3 tips for delivering patient-centered radiology reports

Now that patients want to play a more hands-on role in their own healthcare, the quality of radiology reports has never been more important. In a new analysis published in the American Journal of Roentgenology, the authors highlighted current reporting standards and emerging best practices with special emphasis placed on patient-centric concepts in radiology reporting.

“The quality of the report serves as a manifestation of the radiologist’s contribution to patient care,” wrote lead author Marina I. Mityul, Mallinckrodt Institute of Radiology at the Washington School of Medicine in St. Louis, and colleagues. “Recently there is increasing interest in radiology reporting practices as radiologists seek to add value and make radiology more patient-centered.”

To provide more value to patients, radiologists should consider these 3 things when creating radiology reports:

1. Report language should be clear and concise to avoid confusion and anxiety to the referring physician and the patient, respectively. Using concrete analysis (percentages, unified lexicon of radiologic terms, etc.) could minimize the chances of ambiguity when reading the report.

A survey of primary care physicians revealed that after diagnostic accuracy, the single most important component of the radiology report is “clarity of language.” And another survey of patients found that “unclear or technical language” was the biggest problem identified in radiology reports.

“It is important for the radiologist to recognize that merely identifying and describing the findings using arbitrary language may not fully satisfy the report purpose,” the authors wrote. “It is incumbent on the radiologist to consider how to make his or her report more useful and intelligible to the readers by reducing unnecessary verbiage, avoiding potentially unclear abbreviations in the report, and emphasizing the most salient findings and recommendations.”

2. Radiologists should research and review both free-text reporting and structured formatting which have their advantages and drawbacks and choose the appropriate format deemed fit for that particular scenario.

Free text reporting has generally been the industry standard. The unrestricted format allows the radiologist to be selective in what they choose to add to the report and is generally more efficient.
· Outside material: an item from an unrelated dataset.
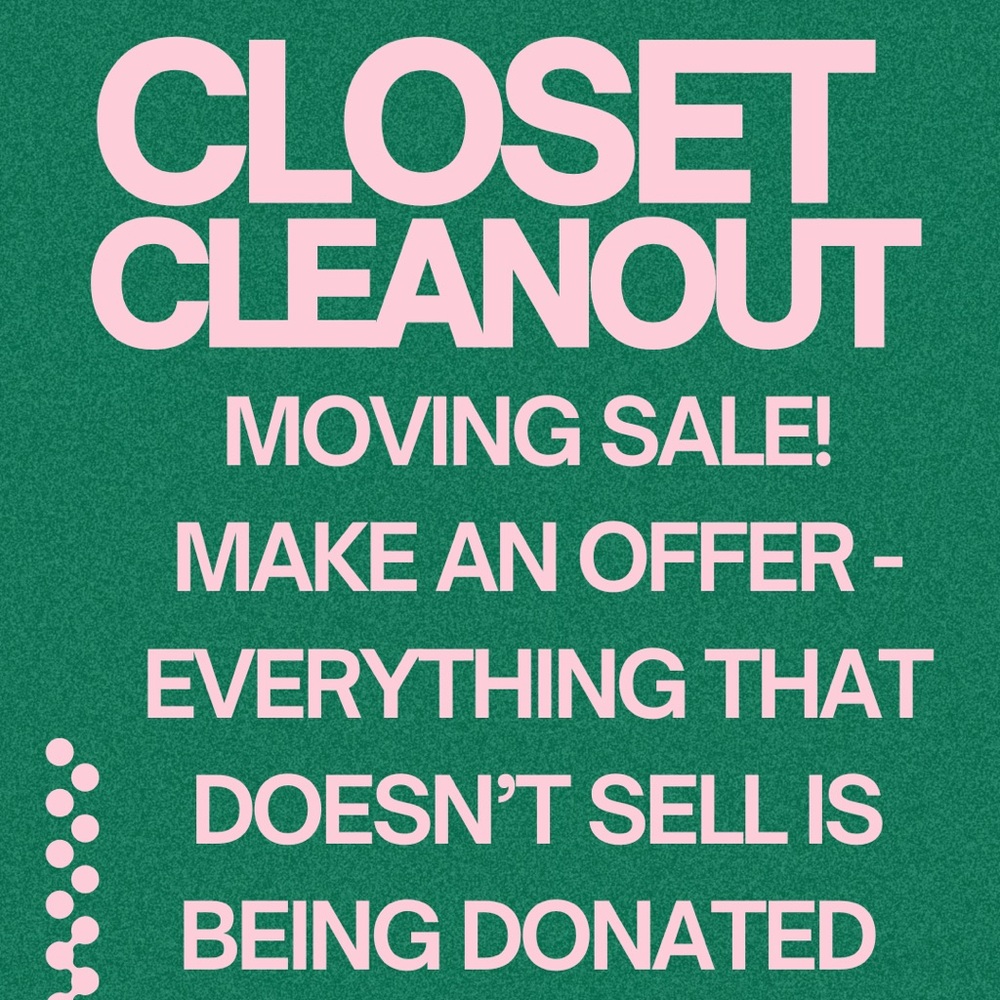 Everything must go! Closet Cleanout Moving Sale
Structured formatting is also an option as it improves readability, reduces omissions of pertinent information and improves the visibility of critical findings.
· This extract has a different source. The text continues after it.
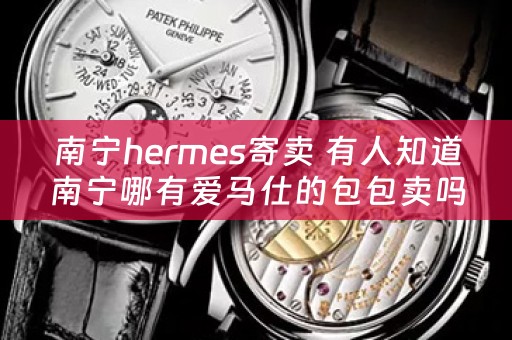 南宁hermes寄卖 有人知道南宁哪有爱马仕的包包卖吗？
A drawback of free text reporting is that variability in both the language and form may result in miscommunication between the author and reader. Also, pertinent information could be unknowingly understated in the report.

The major drawback of structured reporting primarily impacts radiologists. The author uses templates and checkboxes to populate the findings, but this affects workflow. The radiologist must pay additional visual attention to the report, which takes away from the study images. This could interfere with interpretation.
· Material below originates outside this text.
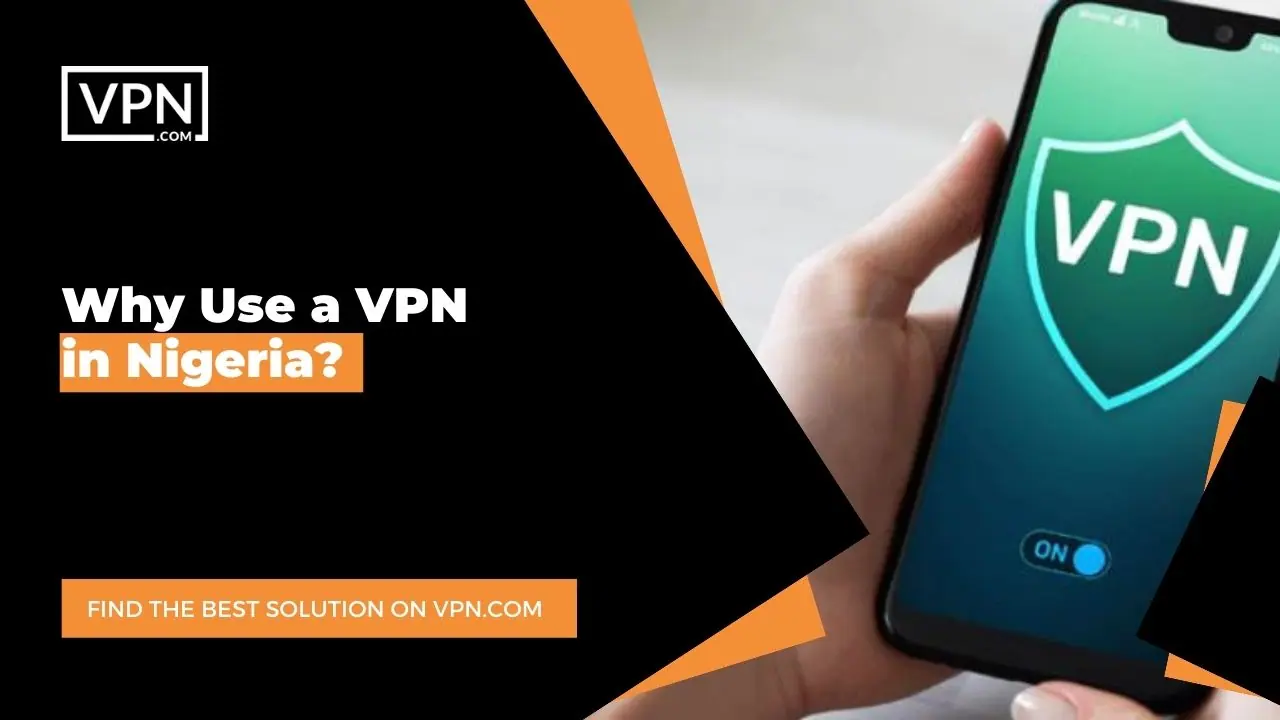 the text in the image shows Why Use a VPN in Nigeria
3. When delivering results, radiologists must make themselves available to both referring physicians and patients.

Communicating test results via online portals is becoming commonplace and promotes information sharing and patient participation, though traditionally a radiologist has little to no active role communicating results. However, radiologist visibility is critical to patient care. The authors suggested embedding contact information for the radiologist by telephone or electronic messaging in the report as it will give the patient personal access to the radiologist should the patient have questions regarding the report.